▶ _Document segment_

____

I don't think you can move soon enough! I wonder how may horses "respect" the wolves who chase them? Fear does not equal respect. Who knows how your mare is treated when you are not there.


----------



## Celeste (Jul 3, 2011)

It looks to me like the vet bill is the least of your worries. If your horse is permanently injured, they took what you considered to be a show horse, and turned it into a pasture puff. The injury, time off, etc, is the biggest issue. Not the vet bill. I would move my horse immediately.


----------



## HoofBeat2 (May 13, 2016)

I am hoping it's not a permanent injury. I have arranged to move my mare next weekend, and she will be in a quarantine paddock for 2 weeks. I have lunged her this past week and she was sound at WTC but I tried to back her today and she was still favouring her shoulder. I will give it another week and try again. I think she will make a full recovery, but it will just take time. Thanks, all, for your input. This whole situation was stressful, and I'm so glad to move my mare to a facility that seems to have a completely different view of horses and our relationship with them. Much more in line with how I want my horse to be treated. She's such a sweet girl, and loves to work.

____

▶ _Given records_
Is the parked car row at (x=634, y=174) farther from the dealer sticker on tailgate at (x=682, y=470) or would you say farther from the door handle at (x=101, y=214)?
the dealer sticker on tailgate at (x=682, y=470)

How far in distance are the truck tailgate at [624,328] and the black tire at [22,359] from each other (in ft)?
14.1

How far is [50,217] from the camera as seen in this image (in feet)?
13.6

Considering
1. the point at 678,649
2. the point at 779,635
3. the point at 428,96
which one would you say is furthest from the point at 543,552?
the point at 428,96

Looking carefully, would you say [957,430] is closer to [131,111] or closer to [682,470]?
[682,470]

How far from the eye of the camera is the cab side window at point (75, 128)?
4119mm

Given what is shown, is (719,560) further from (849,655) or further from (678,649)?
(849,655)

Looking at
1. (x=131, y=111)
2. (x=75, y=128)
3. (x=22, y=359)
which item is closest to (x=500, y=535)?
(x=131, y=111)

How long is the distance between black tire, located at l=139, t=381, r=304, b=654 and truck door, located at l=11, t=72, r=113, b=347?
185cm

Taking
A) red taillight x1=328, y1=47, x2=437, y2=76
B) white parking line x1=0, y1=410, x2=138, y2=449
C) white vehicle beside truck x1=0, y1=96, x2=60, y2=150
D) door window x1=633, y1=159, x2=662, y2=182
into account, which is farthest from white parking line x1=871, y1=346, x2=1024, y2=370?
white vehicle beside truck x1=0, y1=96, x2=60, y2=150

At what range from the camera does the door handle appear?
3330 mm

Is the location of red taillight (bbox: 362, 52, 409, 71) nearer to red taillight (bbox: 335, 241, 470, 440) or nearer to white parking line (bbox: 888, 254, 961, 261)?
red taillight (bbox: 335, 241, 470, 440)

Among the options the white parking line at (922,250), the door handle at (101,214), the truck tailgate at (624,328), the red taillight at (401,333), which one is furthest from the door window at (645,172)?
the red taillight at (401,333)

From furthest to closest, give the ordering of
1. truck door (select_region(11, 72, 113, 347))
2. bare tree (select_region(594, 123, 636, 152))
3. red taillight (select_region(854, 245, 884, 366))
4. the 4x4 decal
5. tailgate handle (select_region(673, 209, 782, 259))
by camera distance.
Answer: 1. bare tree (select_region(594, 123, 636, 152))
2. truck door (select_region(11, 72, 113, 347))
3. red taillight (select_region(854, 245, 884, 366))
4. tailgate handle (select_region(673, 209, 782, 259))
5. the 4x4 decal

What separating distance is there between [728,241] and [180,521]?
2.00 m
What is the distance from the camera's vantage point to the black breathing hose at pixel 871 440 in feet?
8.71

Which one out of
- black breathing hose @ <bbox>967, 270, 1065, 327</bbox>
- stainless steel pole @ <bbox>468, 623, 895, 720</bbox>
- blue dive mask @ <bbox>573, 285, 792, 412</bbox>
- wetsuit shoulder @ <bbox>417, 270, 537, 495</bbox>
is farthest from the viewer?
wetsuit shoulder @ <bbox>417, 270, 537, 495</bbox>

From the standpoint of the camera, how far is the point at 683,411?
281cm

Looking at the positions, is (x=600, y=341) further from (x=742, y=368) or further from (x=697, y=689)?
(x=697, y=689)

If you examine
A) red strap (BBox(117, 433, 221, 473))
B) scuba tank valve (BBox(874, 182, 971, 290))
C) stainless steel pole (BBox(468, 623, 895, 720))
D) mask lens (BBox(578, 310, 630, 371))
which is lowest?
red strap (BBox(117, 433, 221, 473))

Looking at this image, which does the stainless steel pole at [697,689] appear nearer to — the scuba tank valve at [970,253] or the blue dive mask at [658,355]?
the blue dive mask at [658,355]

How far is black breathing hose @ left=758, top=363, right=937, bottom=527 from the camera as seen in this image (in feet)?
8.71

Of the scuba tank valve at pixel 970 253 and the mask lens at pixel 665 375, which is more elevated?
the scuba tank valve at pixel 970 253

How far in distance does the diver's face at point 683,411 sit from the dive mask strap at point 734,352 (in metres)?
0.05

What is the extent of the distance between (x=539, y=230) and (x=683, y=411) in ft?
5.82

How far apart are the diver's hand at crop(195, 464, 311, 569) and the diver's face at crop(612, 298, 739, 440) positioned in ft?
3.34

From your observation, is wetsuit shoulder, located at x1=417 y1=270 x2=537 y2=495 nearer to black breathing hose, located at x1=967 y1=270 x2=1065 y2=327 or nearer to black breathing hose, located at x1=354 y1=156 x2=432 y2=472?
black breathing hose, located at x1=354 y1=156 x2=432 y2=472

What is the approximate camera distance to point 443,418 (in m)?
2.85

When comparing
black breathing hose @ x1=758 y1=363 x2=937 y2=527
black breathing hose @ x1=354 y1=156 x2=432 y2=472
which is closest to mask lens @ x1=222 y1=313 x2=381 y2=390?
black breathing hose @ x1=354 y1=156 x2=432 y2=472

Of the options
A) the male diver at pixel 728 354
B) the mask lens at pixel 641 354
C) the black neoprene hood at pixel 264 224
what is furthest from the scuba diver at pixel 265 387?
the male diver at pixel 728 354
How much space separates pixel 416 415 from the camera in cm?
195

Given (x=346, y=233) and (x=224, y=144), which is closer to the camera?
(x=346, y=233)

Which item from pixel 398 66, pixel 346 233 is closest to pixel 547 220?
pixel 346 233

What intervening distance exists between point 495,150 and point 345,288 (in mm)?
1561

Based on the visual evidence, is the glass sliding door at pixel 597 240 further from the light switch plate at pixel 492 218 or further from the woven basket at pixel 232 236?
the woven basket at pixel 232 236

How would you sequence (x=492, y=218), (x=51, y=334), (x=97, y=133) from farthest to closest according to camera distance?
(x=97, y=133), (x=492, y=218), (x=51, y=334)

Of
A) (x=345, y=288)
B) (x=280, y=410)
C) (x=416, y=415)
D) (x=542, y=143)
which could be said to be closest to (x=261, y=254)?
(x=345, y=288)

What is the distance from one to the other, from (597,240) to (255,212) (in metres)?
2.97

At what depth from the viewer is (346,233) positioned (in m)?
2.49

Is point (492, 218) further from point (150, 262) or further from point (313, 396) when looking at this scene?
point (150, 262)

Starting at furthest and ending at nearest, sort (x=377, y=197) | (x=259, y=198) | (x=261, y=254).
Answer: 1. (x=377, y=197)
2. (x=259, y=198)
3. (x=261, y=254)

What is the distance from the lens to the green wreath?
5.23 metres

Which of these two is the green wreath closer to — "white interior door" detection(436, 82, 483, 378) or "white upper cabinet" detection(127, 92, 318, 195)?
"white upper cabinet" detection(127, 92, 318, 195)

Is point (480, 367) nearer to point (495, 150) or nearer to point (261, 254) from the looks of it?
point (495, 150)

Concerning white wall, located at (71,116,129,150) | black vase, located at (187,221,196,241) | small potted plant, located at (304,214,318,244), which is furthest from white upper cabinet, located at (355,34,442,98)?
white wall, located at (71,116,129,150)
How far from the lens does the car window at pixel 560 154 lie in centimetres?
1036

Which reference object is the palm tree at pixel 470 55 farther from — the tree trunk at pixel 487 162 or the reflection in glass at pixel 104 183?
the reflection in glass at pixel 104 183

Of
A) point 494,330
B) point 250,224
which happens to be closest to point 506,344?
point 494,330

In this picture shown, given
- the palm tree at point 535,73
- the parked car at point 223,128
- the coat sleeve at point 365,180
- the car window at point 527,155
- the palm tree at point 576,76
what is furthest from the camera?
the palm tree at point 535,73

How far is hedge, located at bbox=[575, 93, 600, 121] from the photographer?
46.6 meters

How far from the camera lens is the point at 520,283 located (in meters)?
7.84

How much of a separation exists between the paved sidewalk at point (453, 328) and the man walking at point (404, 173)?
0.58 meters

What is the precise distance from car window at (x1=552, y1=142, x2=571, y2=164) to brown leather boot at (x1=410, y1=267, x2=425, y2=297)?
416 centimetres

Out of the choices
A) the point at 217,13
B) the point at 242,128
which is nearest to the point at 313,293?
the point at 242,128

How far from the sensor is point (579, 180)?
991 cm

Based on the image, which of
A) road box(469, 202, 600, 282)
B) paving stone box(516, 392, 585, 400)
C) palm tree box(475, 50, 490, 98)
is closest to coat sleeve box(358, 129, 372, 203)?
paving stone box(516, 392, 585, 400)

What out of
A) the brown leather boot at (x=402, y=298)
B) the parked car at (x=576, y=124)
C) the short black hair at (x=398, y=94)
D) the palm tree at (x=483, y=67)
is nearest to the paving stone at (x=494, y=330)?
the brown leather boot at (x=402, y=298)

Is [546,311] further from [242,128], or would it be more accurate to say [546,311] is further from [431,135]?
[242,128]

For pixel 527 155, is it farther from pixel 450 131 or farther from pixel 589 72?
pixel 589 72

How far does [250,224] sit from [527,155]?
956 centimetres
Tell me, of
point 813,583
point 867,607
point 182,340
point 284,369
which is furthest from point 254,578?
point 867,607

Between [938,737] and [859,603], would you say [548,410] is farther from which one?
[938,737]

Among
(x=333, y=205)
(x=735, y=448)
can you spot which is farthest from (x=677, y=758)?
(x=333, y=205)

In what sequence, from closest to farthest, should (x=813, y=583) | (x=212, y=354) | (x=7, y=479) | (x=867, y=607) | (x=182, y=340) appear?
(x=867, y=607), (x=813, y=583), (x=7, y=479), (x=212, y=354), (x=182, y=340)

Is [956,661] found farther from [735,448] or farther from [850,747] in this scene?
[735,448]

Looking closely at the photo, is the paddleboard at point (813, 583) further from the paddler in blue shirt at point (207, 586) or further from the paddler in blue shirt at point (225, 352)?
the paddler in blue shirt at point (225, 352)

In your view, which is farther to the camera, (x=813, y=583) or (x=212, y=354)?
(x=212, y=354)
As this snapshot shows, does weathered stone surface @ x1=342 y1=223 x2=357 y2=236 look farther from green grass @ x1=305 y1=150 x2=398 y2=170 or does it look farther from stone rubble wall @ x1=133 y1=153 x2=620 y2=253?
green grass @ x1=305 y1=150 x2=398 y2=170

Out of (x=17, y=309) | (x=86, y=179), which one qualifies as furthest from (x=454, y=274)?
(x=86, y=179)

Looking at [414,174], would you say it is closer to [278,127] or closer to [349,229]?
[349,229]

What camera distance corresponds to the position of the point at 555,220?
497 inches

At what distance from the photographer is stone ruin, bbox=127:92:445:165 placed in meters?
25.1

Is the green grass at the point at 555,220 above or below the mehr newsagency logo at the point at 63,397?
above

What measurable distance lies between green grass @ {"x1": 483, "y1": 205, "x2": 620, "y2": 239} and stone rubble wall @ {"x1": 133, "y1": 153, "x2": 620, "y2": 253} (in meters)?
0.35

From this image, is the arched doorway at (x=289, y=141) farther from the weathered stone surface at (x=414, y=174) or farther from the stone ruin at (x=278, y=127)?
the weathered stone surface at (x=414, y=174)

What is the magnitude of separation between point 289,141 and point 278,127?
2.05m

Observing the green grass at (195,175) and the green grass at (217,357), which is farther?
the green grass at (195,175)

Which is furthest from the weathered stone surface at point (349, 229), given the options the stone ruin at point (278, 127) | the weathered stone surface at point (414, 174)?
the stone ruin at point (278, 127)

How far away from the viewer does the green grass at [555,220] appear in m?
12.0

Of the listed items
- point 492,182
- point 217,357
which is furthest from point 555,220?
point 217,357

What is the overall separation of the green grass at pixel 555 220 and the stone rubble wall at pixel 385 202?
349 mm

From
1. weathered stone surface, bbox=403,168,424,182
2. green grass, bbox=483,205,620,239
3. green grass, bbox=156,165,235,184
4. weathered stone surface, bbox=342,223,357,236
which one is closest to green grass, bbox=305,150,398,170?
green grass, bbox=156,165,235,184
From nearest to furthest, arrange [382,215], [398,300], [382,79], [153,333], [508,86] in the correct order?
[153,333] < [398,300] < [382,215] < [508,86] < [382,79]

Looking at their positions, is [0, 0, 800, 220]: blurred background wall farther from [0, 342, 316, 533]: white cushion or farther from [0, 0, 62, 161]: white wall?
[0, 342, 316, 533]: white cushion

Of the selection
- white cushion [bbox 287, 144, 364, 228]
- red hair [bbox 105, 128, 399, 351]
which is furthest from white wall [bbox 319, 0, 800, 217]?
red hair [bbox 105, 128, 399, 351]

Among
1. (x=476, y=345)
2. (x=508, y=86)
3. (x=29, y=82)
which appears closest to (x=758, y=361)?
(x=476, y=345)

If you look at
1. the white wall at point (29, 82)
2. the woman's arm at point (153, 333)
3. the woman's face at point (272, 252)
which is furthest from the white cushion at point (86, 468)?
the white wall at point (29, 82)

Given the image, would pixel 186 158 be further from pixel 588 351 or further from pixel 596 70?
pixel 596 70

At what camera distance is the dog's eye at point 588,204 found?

____

▶ _Tasks to carry out_
A. In the forum thread, copy the stretch from "I don't think" through "my horse immediately.".
B. Answer these questions from the forum thread:
(i) According to Celeste, what is the biggest issue, rather than the vet bill?
(ii) For how long will HoofBeat2's mare be in a quarantine paddock after the move?
(iii) At which gaits was the mare sound when HoofBeat2 lunged her?

▶ _Answers below_
A.
I don't think you can move soon enough! I wonder how may horses "respect" the wolves who chase them? Fear does not equal respect. Who knows how your mare is treated when you are not there.


----------



## Celeste (Jul 3, 2011)

It looks to me like the vet bill is the least of your worries. If your horse is permanently injured, they took what you considered to be a show horse, and turned it into a pasture puff. The injury, time off, etc, is the biggest issue. Not the vet bill. I would move my horse immediately.

B.
(i) The injury, time off, etc.
(ii) 2 weeks
(iii) WTC